# wie "installiere" ich die erkannte Festplatte



## Xzarus (11. August 2004)

Ok... Ich habe ein fast lächerliches Problem!
Ich habe eine Western Digital Festplatte 80GB in meinen Computer als Slave eingebaut.
Das erfreuliche: Sie wurde unter Bios beim Hochfahren sofort erkannt ;-) Ist ja nicht unbedingt selbstverständlich

Ich hatte jetzt beim Start von Windows erwartet, dass Plug & Play Alarm schlägt, jedoch nichts dergleichen...
Es war eine Diskette mit den Treibern beigelegt, jedoch weiss ich jetzt nicht, wie ich die Festplatte in Betrieb nehmen kann.  

Hoffentlich könnt ihr mir helfen
Xzarus


----------



## aquasonic (11. August 2004)

Du musst sie zuerst partitionieren bevor du sie brauchen kannst


----------



## Xzarus (11. August 2004)

stimmt... was für ein peinliches problem lol

doch jetzt habe ich ein "richtiges" problem

Laut der Beschreibung muss ich die beigelegte Diskette als "bootdiskette" missbrauchen:
gesagt, getan

also kam das "Data Lifeguard Tool"-Programm auf den Bildschirm und fragte, ob ich die Festplatte formatieren bzw. partitionieren will....
NATÜRLICH!
so... jetzt wurde nach meiner Bootdiskette gefragt (ich habe windows 98)

also habe ich noch schnell eine erstellt (das ist doch das über formatieren und "systemdateien kopieren" oder nich?!)
zumindestens habei ich die eingelegt und dann kam am ende des prozesses (immer noch in DOS-Manier)

wirting cw.err file cause way 09 unrecoverable excpetion

gulp, was hat dasn jetzt zu bedeuten?


----------



## aquasonic (11. August 2004)

Du machst eine Startdiskette mit Windows 98 (Rechtsklick auf Arbeitsplatz und dort irgendwo, der Button heisst "Startdiskette erstellen") und dann startest du den PC neu von der Diskette. Wenn dann a:> stehst tippst du "fdisk" ein und dann kannst du dort deine neue HD partitionieren.


----------



## Xzarus (11. August 2004)

ok... das hat teilweise geklappt!

nachdem die "integrität" der festplatte überprüft wurde, wurde mir als speicherplatz der Festplatte nur 10 781 angezeigt (bei einer 80GB) festplatte!

* [DIE AUFGABE]:
Stimmen die drei folgenden Aussagen mit dem Forenthread überein? Beantworte jede mit Ja oder Nein und zitiere die entscheidenden Worte aus dem Forenthread wörtlich.
1. Die neue Festplatte wurde beim Hochfahren im BIOS sofort erkannt.
2. Beim Start von Windows meldete Plug & Play die neue Festplatte.
3. Auf dem Computer ist Windows 98 installiert.

* [BEREITGESTELLTE ZEILEN]:
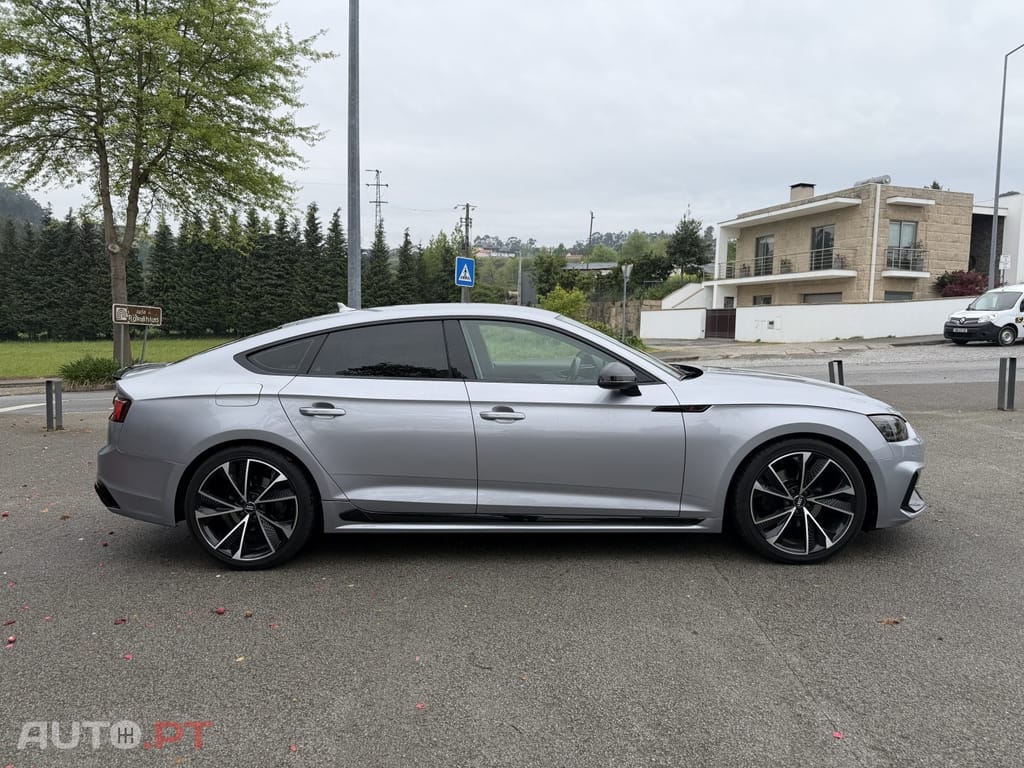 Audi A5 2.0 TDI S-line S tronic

--

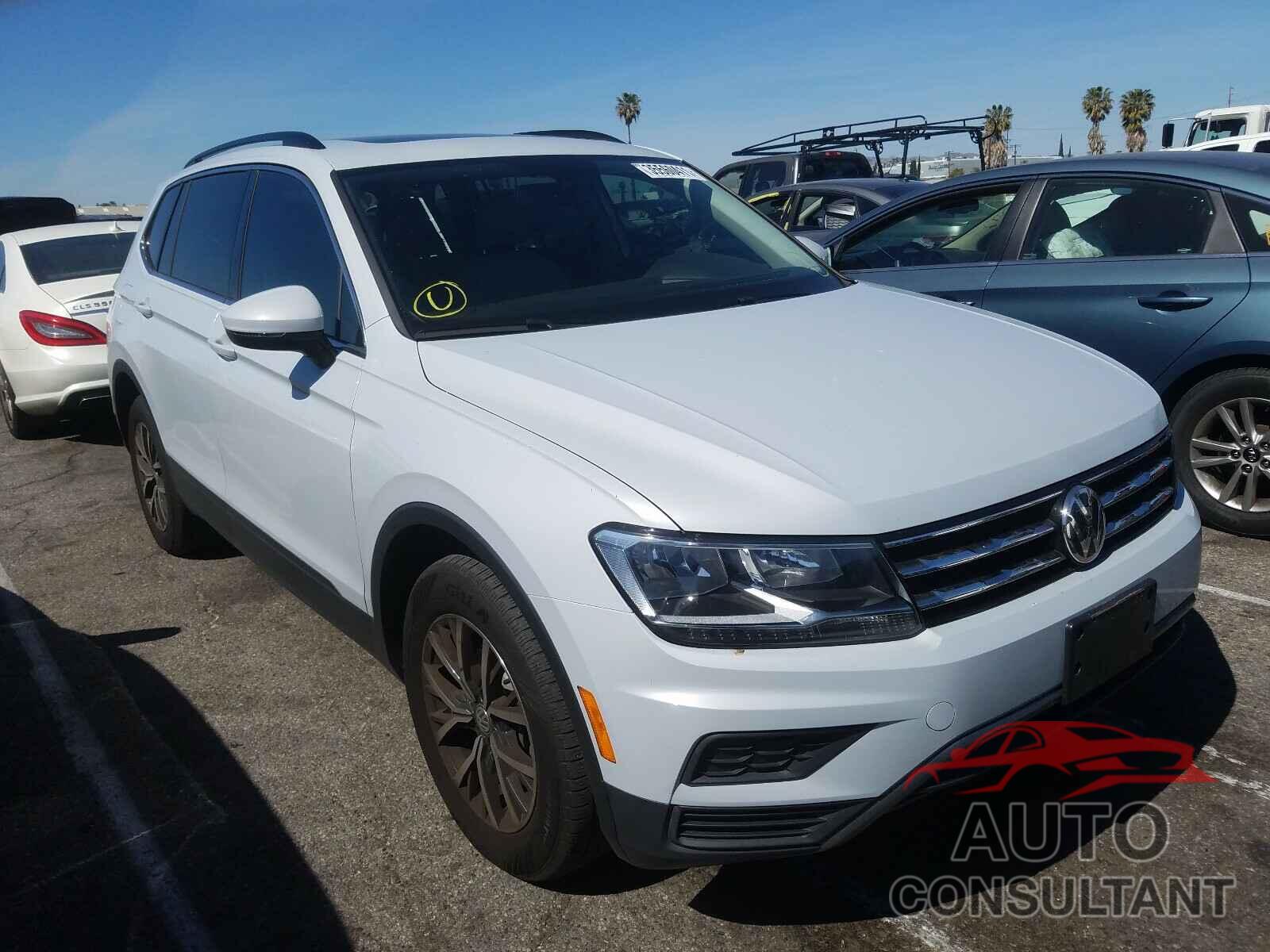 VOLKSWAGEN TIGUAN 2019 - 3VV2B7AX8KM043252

* [DIE LÖSUNG]:
1. Ja: „Sie wurde unter Bios beim Hochfahren sofort erkannt“
2. Nein: „Ich hatte jetzt beim Start von Windows erwartet, dass Plug & Play Alarm schlägt, jedoch nichts dergleichen“
3. Ja: „ich habe windows 98“